### Exercise brief
Pull the text line from each of the records below, word for word, and leave out the pictures.

Data records
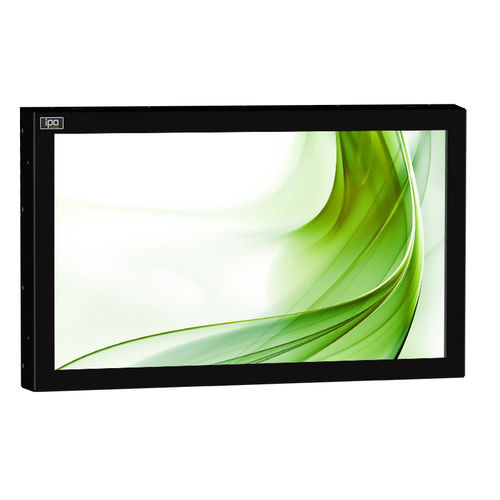 Monitor LCD - ELIOS-32SF - IPO Technologie - con pantalla táctil multipuntos / retroiluminación LED / industrial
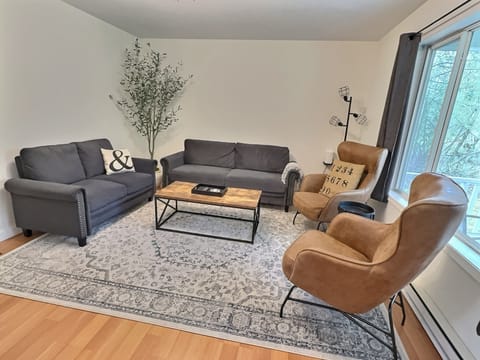 Open concept living room space. Perfect to relax and spend time together.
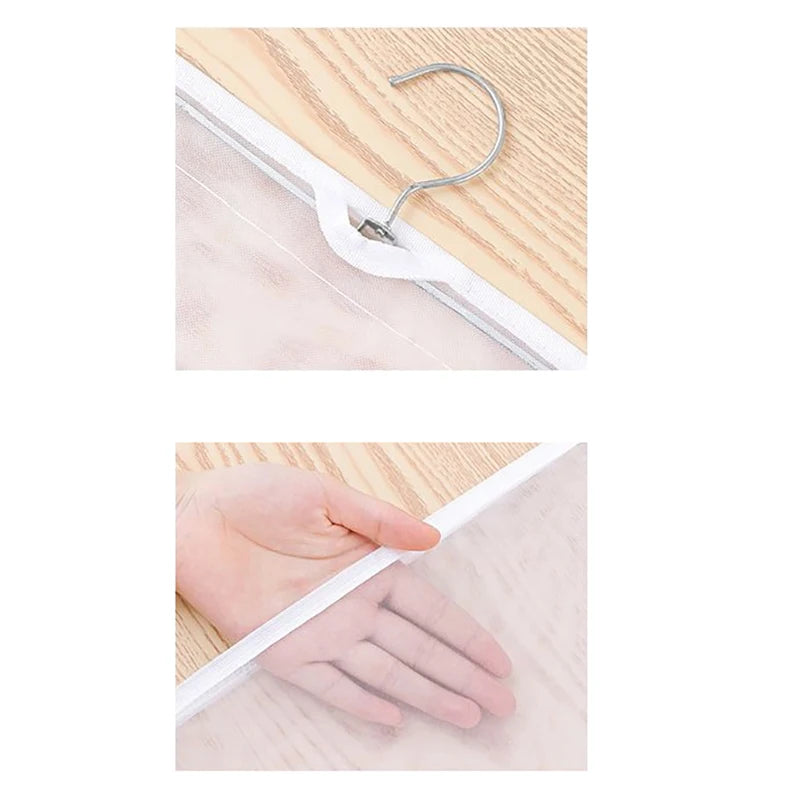 ClearHang Wardrobe Bag Organizer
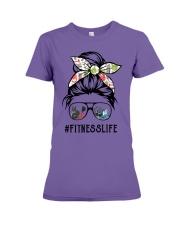 FITNESSLIFE Premium Fit Ladies Tee tile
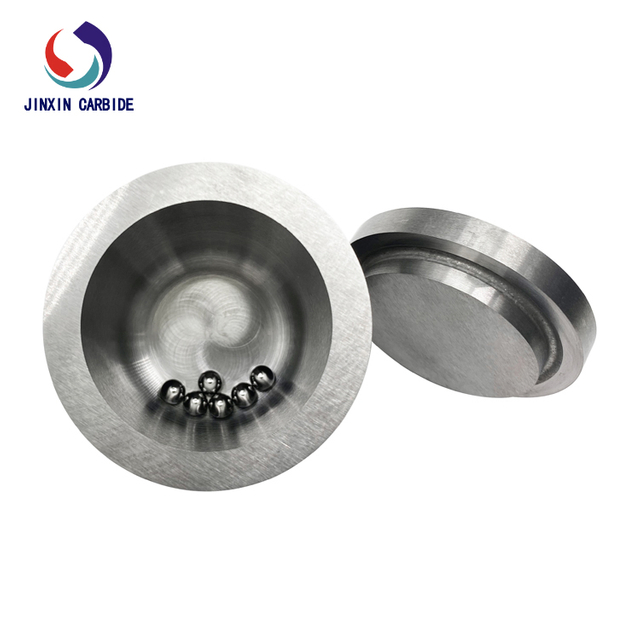 Bình cacbua vonfram YG8 có độ cứng cao có nắp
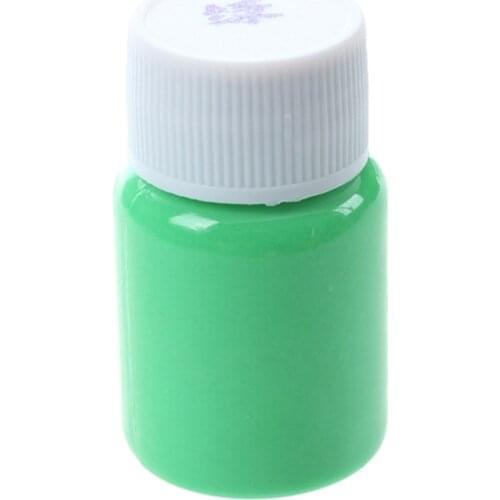 20g Glow in the Dark Acrylic Luminous Paint Bright Pigment Party Decoration DIY green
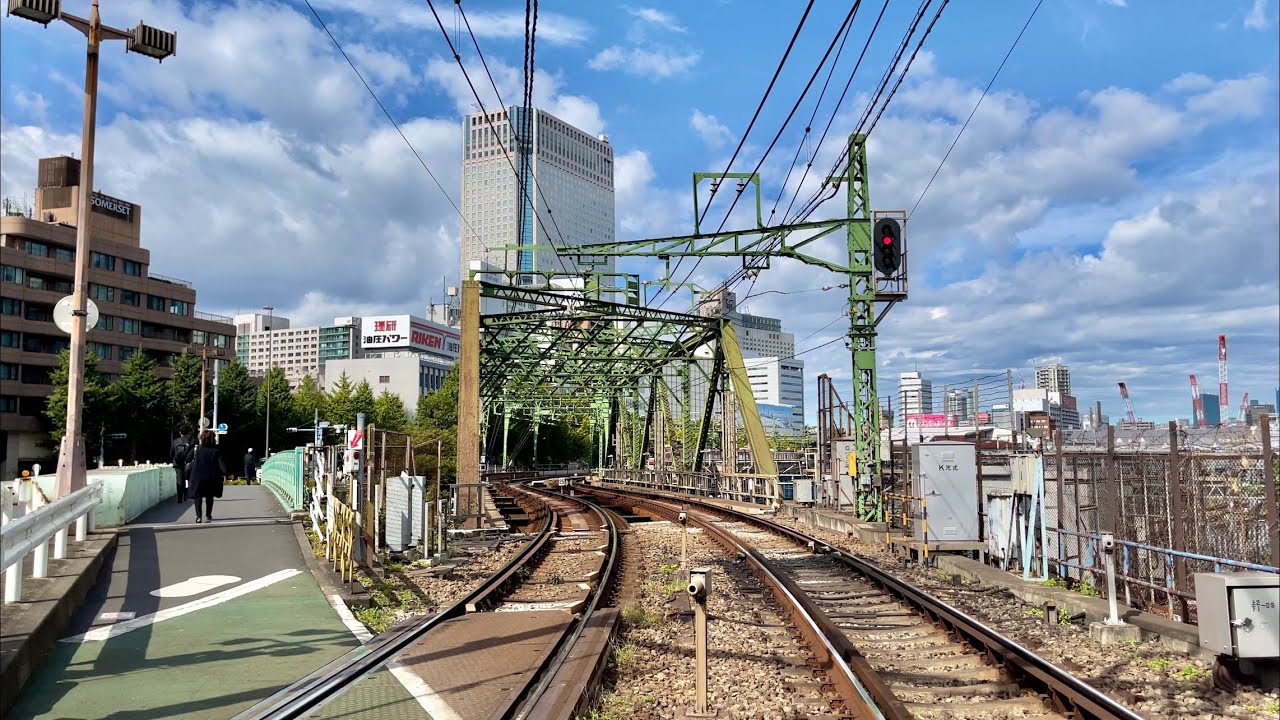 [JAPAN/TOKYO]Kitashinagawa Goten-yama area walking scenery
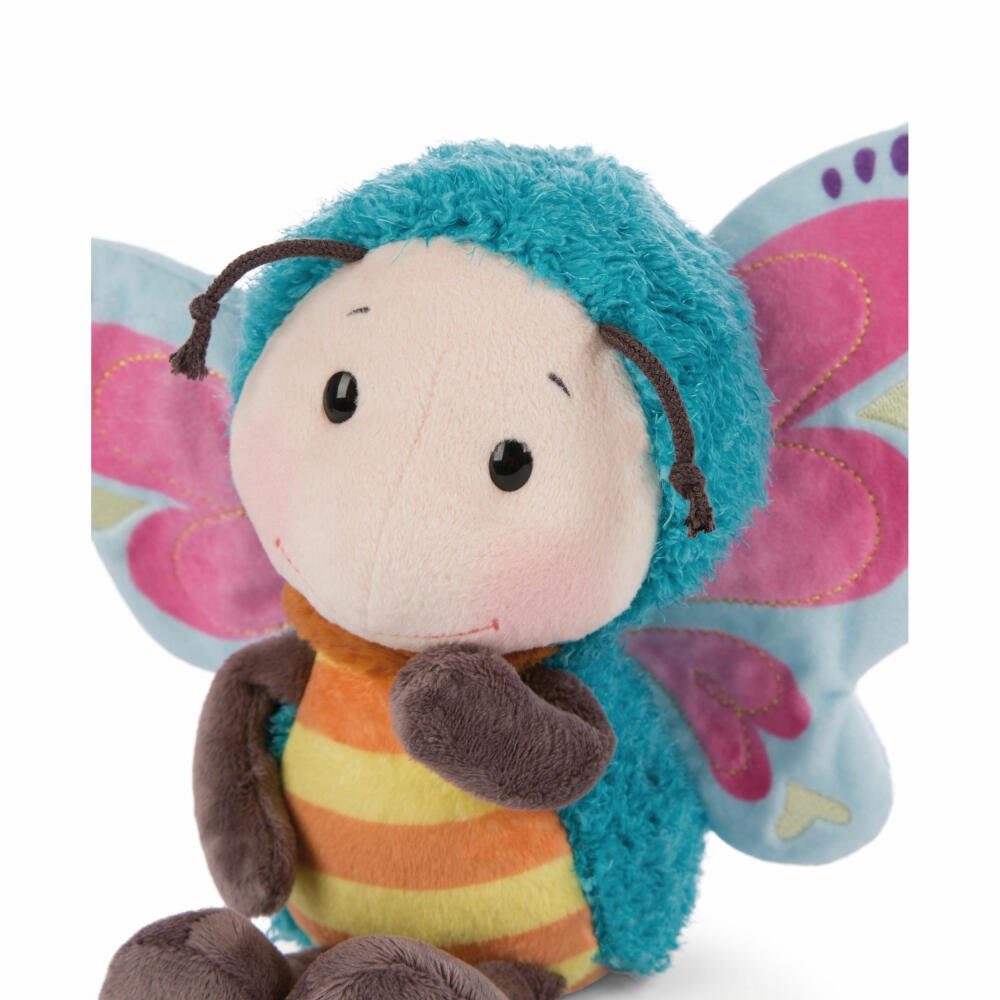 Nici Kuscheltier Hello Spring Schmetterling Blau 25 cm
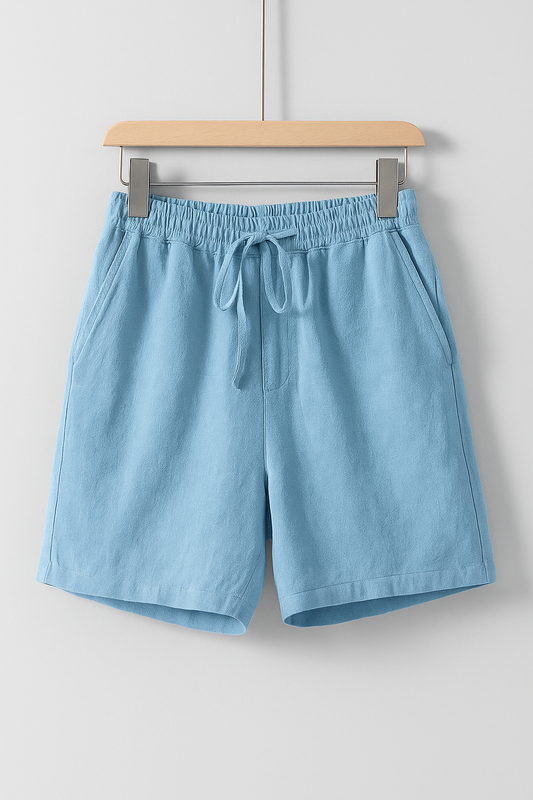ARTOVI Solviera - Linen Shorts
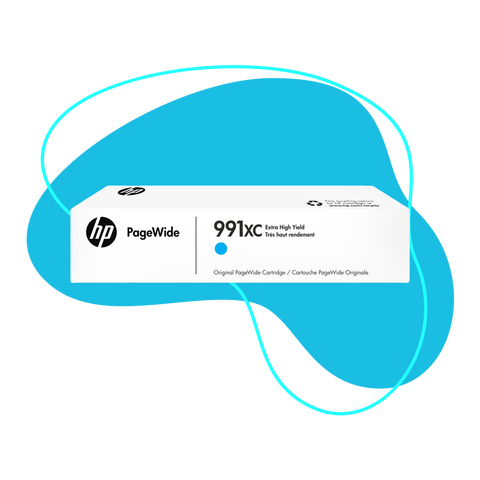 Cartridge 991XC - Cyan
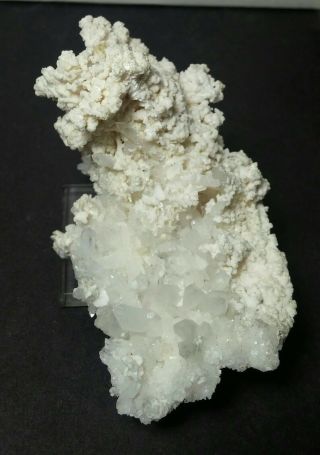 - Pale Pink Rhodochrosite Fluorite & Quartz crystals,  mine Romania 7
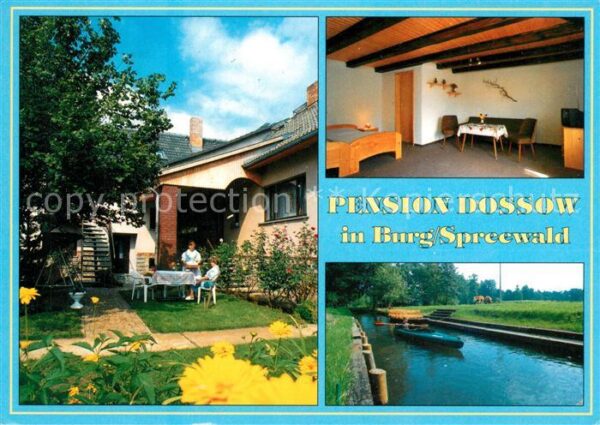 Burg Spreewald Pension Dossow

### Reply
 Monitor LCD - ELIOS-32SF - IPO Technologie - con pantalla táctil multipuntos / retroiluminación LED / industrial
 Open concept living room space. Perfect to relax and spend time together.
 ClearHang Wardrobe Bag Organizer
 FITNESSLIFE Premium Fit Ladies Tee tile
 Bình cacbua vonfram YG8 có độ cứng cao có nắp
 20g Glow in the Dark Acrylic Luminous Paint Bright Pigment Party Decoration DIY green
 [JAPAN/TOKYO]Kitashinagawa Goten-yama area walking scenery
 Nici Kuscheltier Hello Spring Schmetterling Blau 25 cm
ARTOVI Solviera - Linen Shorts
 Cartridge 991XC - Cyan
 - Pale Pink Rhodochrosite Fluorite & Quartz crystals,  mine Romania 7
 Burg Spreewald Pension Dossow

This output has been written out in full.